Transforming growth factor alpha binds to Trypanosoma cruzi amastigotes to induce signaling and cellular proliferation

Abstract

Macrophages secrete transforming growth factor alpha (TGF-alpha) to trigger proliferation of cancer cells. Here, we report a new role for TGF-alpha in modulating the direct cellular proliferation of a parasitic protozoan, Trypanosoma cruzi. Amastigotes present two classes of receptors for TGF-alpha with different binding affinities. (125)I-TGF-alpha binding was competed by an excess of cold epidermal growth factor and TGF-alpha but not by an irrelevant molecule. Upon binding of TGF-alpha to amastigotes, the ligand is internalized, inducing trypanosome tyrosine phosphorylation of 90- and 87-kDa proteins and increasing DNA synthesis and proliferation of amastigotes. Furthermore, exposure of macrophages to TGF-alpha induced increased amastigote proliferation. These results describe a novel mechanism used by amastigotes to regulate their proliferation mediated by a TGF-alpha-dependent signal transduction pathway.

FIG. 1.

¹²⁵I-TGF-α binds to amastigotes, and this binding is inhibited by cold excess TGF-α and EGF. (A) TGF-α binds to amastigotes. (Inset) Scatchard analysis of the binding data. B/F, bound/free (unbound) TGF-α. (B) Competition of ¹²⁵I-TGF-α binding by TGF-α, EGF, and bovine pituitary extract. The same concentration of amastigotes (5 × 10⁶ parasites ml⁻¹) were preincubated with different excess amounts (0- to 100-fold) of cold EGF and TGF-α followed by exposure to ¹²⁵I-TGF-α. Bars show means for triplicate samples of one representative experiment (± 1 standard deviation) selected from three independent experiments with similar results. *, significant difference compared to values for 0 and 1:1 cold/labeled ratios or to bovine pituitary extract values for 0 to 1:100 cold/labeled ratios (P < 0.05).

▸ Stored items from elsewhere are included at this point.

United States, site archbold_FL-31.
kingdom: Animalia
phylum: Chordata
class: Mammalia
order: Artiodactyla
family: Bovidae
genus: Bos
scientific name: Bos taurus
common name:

The results are representative of three independent experiments.

FIG. 2.

TGF-α induces tyrosine phosphorylation of amastigote proteins. Amastigotes (5 × 10⁶ organisms) were incubated with TGF-α (2 ng/ml) for 5, 15, and 30 min at 4°C. Lysate samples (10 μg) were separated by sodium dodecyl sulfate-polyacrylamide gel electrophoresis, blotted onto nitrocellulose, probed with antiphosphotyrosine monoclonal antibody PY20, and developed by chemiluminescence. Control parasites did not receive any growth factor. Blots were stripped, probed with anti-β-actin antibodies, and developed by chemiluminescence as a loading control. Results are from a representative experiment of three performed independently with similar results. Arrows point to enhanced protein tyrosine phosphorylation induced by TGF-α with respect to controls in the absence of growth factor treatment.

FIG. 3.

TGF-α stimulates DNA synthesis and proliferation of T. cruzi amastigotes in cell-free medium and within macrophages. (A) Incorporation of [³H]thymidine into amastigote DNA. Overnight-starved amastigotes (3 × 10⁶ organisms/ml) in RPMI with 1% BSA were incubated at 37°C with different concentrations of TGF-α and 1 μCi of [³H]thymidine. After 24 h, the organisms were harvested and the incorporation of [³H]thymidine was determined by measuring acid-insoluble radioactivity. (B) Amastigote proliferation in cell-free medium. Overnight-starved amastigotes (3 × 10⁶ organisms/ml) were incubated at 37°C in ML-15 medium alone (open bars) or in ML-15 medium containing 2 ng of TGF-α per ml (closed bars). The number of organisms was determined at 24-h intervals. (C) Amastigote proliferation within macrophages. Unelicited CBA/J mouse peritoneal macrophages were cultured with 2 ng of TGF-α per ml and trypomastigotes at a ratio of five parasites per macrophage. Parasite uptake was measured at 2 h and parasite multiplication was measured at 48 h as previously described (13). Bars represent the mean of triplicate samples of one representative experiment (± 1 standard deviation) selected from three independent experiments with similar results. *, significant difference compared to values at 0 and 2 h (P < 0.05).